STATED GOAL A ▸
According to the text on machine translation, what had the experts who say machines will never replace human translators also predicted?

TEXT EXCERPT ▸
Making computers translate has been the dream and goal of computer scientists since the early days of computing. The idea of machine translation was born before word processing, spreadsheets, and electronic data transfer, and long before DTP and the Internet.

We have all seen horrible examples of machine translation (por ex., at http://accurapid.com/accurapid/goodbadfr.html#MT, which has prompted some experts to declare that "machines will never replace human translators." But let's not forget that the same experts had also predicted that computers would never play chess at the level of human grand masters.

The fact is that computer hardware and software is becoming more and more powerful, which has made the use of new techniques such as corpus-based translation possible. (Several articles of the Translation Journal describe how corpus-based machine translation works.) The successes achieved with these new techniques have given rise to predictions of the opposite extreme, namely that high-quality machine translation of any imaginable text is just around the corner.

Today millions of words are being translated by computers every day, and this number is bound to increase exponentially in the near future. Don't expect the works of Shakespeare to be translated into Quechua by a robotic superpoet tomorrow, but machine translation of many types of straightforward text between the major languages already meets the quality standards for practical applications.

Where does this leave the human translator? Those of us who lack specialization or skills to perform at a superior quality level will have to change careers or content themselves with doing pre- or post-editing of machine-translated texts. Only the true aces of the profession will survive and prosper in an era where the bulk of translation work will be performed by computers.

Do you agree with these statements? Where do you see our profession and yourself five or ten years from now?

16 Comments:

Blogger Julio A. Juncal said...

I have been using both standalone and Web-based machine-translation (English & French into Spanish) for quite a while now.

The results depend greatly on the nature of the text. Texts of a declarative nature are best for machine-translation.

Between the extremes that you mention, I see machine-translation as another CAT tool, such as translation-memory and speech-recognition programs.

Given the infinite plasticity of language, it is not conceivable that human translation would be consigned to the dust heap of history.

I agree with your point that possession of superlative skills will determine who stays in our field in the next 5-10 years.

12:50 PM  
Blogger Denis said...

Day by day computers get more powerful and software becomes capable to dealing with amazing things. However languages have a lot of idiosyncrasies which I don;t think can be dealt with by a computer.

(Scene-based reasoning rows)
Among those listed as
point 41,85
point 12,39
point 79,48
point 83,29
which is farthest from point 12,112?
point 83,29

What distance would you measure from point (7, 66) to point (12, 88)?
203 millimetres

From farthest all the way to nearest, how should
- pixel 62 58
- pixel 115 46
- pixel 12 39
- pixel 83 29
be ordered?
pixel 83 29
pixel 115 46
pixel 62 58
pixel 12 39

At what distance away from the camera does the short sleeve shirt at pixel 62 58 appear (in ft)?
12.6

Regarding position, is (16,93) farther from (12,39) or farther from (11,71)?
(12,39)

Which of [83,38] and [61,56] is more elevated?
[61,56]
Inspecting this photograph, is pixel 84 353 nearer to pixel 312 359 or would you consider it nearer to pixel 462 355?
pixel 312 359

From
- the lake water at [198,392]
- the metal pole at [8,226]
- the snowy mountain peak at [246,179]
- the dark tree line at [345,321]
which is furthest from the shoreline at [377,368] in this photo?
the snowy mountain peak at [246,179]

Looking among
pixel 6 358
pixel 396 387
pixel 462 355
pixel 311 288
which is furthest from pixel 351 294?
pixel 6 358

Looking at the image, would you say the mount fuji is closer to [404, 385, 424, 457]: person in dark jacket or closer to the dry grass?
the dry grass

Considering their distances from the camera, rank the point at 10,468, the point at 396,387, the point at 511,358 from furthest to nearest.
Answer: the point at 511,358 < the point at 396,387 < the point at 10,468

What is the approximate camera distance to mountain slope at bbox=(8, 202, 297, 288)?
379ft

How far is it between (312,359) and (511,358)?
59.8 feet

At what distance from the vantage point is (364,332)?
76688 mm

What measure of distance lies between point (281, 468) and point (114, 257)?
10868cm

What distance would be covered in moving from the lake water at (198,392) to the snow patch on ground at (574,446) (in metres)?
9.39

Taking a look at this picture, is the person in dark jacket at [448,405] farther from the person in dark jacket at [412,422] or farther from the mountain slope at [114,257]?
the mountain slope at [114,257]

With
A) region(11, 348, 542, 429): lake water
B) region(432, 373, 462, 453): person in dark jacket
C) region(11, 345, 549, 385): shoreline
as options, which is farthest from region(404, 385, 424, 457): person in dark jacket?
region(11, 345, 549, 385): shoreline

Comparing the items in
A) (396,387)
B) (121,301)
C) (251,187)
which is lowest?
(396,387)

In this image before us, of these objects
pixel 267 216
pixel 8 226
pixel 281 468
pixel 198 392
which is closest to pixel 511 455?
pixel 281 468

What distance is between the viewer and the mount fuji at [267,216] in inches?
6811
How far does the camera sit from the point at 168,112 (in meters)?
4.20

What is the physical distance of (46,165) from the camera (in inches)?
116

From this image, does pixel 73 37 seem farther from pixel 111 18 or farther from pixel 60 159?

STATED GOAL B ▸
Pick out every line of the rows above that contains the string "image". Case counts.

WRITTEN ANSWER A ▸
They had predicted that computers would never play chess at the level of human grand masters.

WRITTEN ANSWER B ▸
Looking at the image, would you say the mount fuji is closer to [404, 385, 424, 457]: person in dark jacket or closer to the dry grass?
In this image before us, of these objects
From this image, does pixel 73 37 seem farther from pixel 111 18 or farther from pixel 60 159?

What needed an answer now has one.